Work instructions.
Count how many lines in the records below contain the string "Studying", with case mattering. Give only the number.

Supplied data.
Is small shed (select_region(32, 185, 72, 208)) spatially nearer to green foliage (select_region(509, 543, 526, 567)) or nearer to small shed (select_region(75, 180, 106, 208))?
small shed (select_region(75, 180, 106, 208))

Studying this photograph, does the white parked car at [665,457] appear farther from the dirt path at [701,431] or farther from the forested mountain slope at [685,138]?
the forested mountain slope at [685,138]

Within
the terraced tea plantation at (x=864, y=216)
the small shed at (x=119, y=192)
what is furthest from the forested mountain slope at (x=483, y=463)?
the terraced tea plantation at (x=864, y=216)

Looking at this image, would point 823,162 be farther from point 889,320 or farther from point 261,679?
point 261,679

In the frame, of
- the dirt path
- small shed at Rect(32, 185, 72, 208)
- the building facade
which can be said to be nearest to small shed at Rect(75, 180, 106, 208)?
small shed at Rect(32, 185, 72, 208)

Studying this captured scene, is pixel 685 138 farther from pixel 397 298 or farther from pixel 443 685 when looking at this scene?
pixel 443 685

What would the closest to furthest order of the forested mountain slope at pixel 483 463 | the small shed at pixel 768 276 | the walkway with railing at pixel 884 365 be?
--
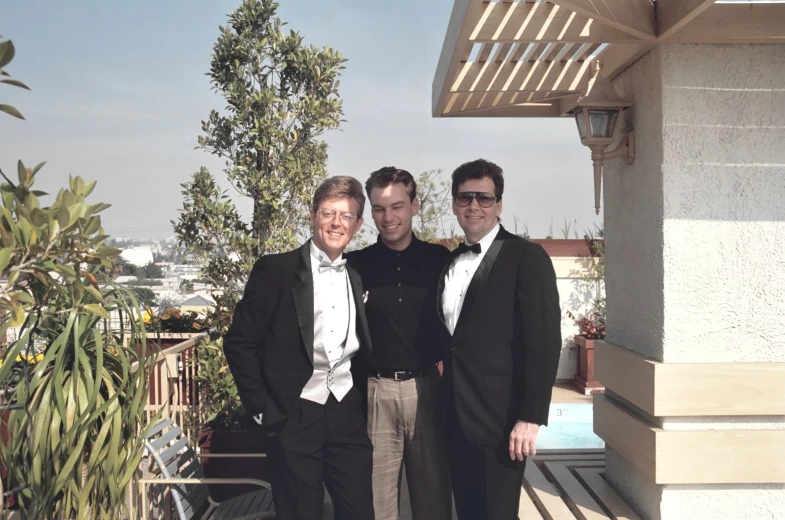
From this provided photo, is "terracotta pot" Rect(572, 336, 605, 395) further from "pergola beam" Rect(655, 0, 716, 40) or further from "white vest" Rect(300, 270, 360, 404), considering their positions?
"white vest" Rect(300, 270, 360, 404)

Written reply.
2